The Government of Canada Job Bank includes veterinary assistants or attendants the category, pet groomers and animal care workers. People with occupations in that category earn a median annual wage of $29,120 for full-time work. The highest earners make $40,914 or more per year.

Job Openings & Outlook

In the Canadian Occupational Projection System (COPS), pet groomers and animal care workers are part of a broader category that includes image, social, and other personal consultants and other personal service occupations. COPS data shows that this category's occupations are expected to grow by 4.9 percent between 2019 and 2028.

An average of 960 jobs in the category should become available each year over the same time frame.

Key Benefits

  1. Highly varied responsibilities: You get to provide essential care to animals and fill a crucial administrative role that keeps a veterinary practice functioning. That means you're unlikely to get bored.
  2. Being surrounded by animal lovers: You could have the chance to do satisfying work on a team of people who share your dedication to animals' health and well-being.
  3. Low barrier to entry: You can complete a veterinary assistant program and be ready to enter the workforce in a year or less.**

What a Veterinary Assistant Does

 Veterinary assistants typically carry out hands-on activities with animals and perform clerical and administrative tasks. For instance, they might be responsible for:

  • Restraining and handling animals during exams and procedures
  • Cleaning kennels and sterilizing equipment
  • Preparing exam rooms and surgery suites
  • Feeding, grooming, and exercising animals
  • Developing x-rays
  • Preparing biological samples for analysis
  • Administering oral medications
  • Answering the phone and scheduling appointments
  • Updating health records
  • Processing payments

Work Settings

Veterinary assistants often work in settings like:

  • Veterinary clinics and animal hospitals
  • Animal shelters
  • Wildlife sanctuaries
  • Grooming businesses
  • Veterinary supply companies
  • Pet stores
  • Animal boarding facilities
  • Animal rehabilitation centres
  • Research labs

Career FAQs

What's the difference between veterinary assistants and veterinary technicians?

The two roles have some overlap, but there are significant differences. Vet techs are qualified to handle a wider range of responsibilities related to animal health.

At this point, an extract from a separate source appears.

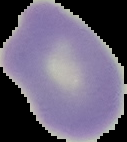 From a thin blood smear. The area outside the segmented cell region is set to black. Image is 127×142 pixels. Result: no malaria parasites detected.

For instance, assistants can collect the materials needed to draw blood or intubate an animal, but techs can draw the blood and place the endotracheal tubes. Assistants can give drugs orally, but techs can also administer them intravenously.

The educational requirements are also different. Veterinary assistant programs generally take no more than a year. In contrast, vet techs must complete a two-to-three-year program. And while there are no licensing or certification requirements for assistants, vet techs must become registered in some provinces to practice.

What sort of characteristics do good veterinary assistants share?

They tend to:

  • Be compassionate, honest, and dependable
  • Pay attention to details
  • Take direction well
  • Enjoy working as part of a team
  • Have excellent interpersonal and communication skills
  • Be comfortable handling samples of urine, blood, and feces
  • Have the strength and stamina to lift, carry, and restrain animals of various sizes

* For salary information, the Government of Canada Job Bank includes veterinary assistants in a broader category called pet groomers and animal care workers. For career outlook and job openings information, the Canadian Occupational Projection System includes pet groomers and animal care workers in an even broader category that encompasses image, social, and other personal consultants as well as other personal service occupations.

** Length of training information is based on a combination of information from the Government of Canada Job Bank, the government of Canada's post-secondary search tool, and a wide sampling of relevant program lengths from up to 30 individual school websites. They are a mix of public, private non-profit, and private for-profit institutions.